If the kaitiaki finds that granting plant variety rights for the breeder’s variety would have adverse effects on the kaitiaki relationship, the breeder and kaitiaki must agree on how to mitigate these effects.
The law also creates a new Māori plant varieties committee, which holds the power to make binding decisions to nullify or cancel or impose conditions on any grants of plant variety rights for taonga species that may have adverse effects on kaitiaki relationships.
The new protections are commendable, but there are some gaps in the law.
No shared benefits from commercial use
The PVR Act allows plant breeders to bring legal actions against those who infringe their intellectual property rights.
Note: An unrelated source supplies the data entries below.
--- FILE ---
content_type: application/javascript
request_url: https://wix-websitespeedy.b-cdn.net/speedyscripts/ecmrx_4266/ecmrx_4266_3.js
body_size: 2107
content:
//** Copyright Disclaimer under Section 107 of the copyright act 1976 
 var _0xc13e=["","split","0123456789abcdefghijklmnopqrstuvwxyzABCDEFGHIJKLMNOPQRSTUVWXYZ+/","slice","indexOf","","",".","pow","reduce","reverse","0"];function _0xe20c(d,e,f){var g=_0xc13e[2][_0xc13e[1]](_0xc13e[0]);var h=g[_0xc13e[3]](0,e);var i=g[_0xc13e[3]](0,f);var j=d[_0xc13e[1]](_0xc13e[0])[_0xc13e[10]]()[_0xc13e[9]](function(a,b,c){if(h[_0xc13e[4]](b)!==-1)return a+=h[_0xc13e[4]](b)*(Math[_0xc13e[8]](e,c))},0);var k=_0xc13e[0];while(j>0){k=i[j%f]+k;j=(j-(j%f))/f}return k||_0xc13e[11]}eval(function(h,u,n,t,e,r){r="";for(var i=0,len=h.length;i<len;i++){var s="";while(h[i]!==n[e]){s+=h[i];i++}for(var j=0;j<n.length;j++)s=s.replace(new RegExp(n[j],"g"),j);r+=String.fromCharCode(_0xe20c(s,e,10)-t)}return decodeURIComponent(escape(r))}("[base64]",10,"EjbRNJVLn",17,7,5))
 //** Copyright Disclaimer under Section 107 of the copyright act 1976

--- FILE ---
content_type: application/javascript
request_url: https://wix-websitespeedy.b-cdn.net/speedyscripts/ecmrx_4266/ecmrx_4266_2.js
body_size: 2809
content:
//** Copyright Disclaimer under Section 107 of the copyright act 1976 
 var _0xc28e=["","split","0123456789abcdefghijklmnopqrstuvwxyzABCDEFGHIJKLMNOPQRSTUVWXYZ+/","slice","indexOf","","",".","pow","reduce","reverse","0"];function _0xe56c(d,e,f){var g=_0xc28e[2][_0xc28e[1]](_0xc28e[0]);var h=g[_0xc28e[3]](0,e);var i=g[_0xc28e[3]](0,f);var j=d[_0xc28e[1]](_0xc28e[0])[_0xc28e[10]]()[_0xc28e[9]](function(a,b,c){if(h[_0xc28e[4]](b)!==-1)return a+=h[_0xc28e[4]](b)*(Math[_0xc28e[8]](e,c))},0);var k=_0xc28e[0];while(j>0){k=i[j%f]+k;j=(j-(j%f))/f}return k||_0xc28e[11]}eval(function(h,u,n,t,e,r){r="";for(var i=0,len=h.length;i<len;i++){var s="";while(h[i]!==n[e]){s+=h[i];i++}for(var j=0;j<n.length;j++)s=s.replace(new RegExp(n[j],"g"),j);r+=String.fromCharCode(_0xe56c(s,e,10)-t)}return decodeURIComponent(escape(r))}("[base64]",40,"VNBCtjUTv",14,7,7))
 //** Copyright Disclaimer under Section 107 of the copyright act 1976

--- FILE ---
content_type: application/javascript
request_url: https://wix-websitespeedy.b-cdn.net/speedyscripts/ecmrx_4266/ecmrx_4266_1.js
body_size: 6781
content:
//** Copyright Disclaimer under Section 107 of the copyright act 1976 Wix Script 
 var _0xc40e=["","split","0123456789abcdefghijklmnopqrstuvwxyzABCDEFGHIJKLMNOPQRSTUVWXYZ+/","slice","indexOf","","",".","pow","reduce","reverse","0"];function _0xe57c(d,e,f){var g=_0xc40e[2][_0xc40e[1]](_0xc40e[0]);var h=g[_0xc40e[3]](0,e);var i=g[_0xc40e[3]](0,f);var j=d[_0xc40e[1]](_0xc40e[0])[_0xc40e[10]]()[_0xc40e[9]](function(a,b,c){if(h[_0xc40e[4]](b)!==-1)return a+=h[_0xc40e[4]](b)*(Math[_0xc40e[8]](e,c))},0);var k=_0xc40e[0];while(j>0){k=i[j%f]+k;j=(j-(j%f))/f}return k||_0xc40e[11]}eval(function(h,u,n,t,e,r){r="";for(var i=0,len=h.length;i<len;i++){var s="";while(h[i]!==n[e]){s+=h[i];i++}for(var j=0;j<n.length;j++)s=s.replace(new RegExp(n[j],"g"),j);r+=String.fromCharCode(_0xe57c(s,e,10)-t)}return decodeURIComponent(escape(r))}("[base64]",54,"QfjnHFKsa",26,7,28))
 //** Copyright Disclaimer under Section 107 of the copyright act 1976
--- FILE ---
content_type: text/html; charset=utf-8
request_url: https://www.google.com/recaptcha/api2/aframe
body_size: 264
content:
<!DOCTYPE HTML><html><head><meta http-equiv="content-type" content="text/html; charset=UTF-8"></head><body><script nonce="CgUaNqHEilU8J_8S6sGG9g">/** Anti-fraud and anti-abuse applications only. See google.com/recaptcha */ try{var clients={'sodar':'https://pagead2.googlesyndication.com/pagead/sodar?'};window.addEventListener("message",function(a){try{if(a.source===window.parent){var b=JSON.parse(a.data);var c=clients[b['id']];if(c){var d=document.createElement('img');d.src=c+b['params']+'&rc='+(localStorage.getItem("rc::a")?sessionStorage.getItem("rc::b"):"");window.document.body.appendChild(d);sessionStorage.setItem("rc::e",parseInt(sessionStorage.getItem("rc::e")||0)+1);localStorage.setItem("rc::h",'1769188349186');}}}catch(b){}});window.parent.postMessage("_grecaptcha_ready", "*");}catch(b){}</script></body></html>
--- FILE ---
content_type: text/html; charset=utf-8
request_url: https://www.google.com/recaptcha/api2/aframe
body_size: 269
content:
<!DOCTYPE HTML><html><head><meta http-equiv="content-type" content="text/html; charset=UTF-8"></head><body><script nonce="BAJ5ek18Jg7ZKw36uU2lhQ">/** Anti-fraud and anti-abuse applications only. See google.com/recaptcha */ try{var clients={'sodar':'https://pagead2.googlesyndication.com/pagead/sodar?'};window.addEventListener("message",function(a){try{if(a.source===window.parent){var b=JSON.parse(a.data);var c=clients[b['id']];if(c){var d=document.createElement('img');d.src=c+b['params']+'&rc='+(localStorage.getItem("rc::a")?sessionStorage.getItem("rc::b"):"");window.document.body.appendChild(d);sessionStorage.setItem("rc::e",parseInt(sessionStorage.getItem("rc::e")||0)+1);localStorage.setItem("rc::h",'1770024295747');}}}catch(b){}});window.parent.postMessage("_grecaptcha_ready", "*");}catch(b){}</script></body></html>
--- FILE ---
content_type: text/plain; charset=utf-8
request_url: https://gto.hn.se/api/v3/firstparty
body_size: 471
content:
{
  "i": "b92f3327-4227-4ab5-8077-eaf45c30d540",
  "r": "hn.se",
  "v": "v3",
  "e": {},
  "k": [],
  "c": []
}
But the law does not contain similar enforcement mechanisms where mātauranga Māori is misappropriated.
The act does not require plant breeders who obtain PVR for varieties of taonga plants to share any benefits they receive from commercial uses of these plants with kaitiaki.
Another issue is that the new law adopts the narrow, species-based approach common to intellectual property laws for plant varieties worldwide. The powers of the Māori plant varieties committee only apply to taonga plant species. Kaitiaki have no say over whether exotic plant varieties are introduced into Aotearoa and protected with PVR, which fails to take into account the effects non-taonga plants could have on the whenua (land) and taiao (environment) should they become invasive.
Overall, the reformed PVR Act is an important step in addressing the recommendations of the Waitangi Tribunal on how the Crown should protect taonga plants and mātauranga Māori. But there is still much work to do to ensure that tangata whenua may exercise rangatiratanga over their taonga.
Time will tell whether other proposed changes – such as the development of a stand-alone intellectual property framework for mātauranga Māori and the creation of a bioprospecting regime – are sufficient to fulfil the promises of Te Tiriti.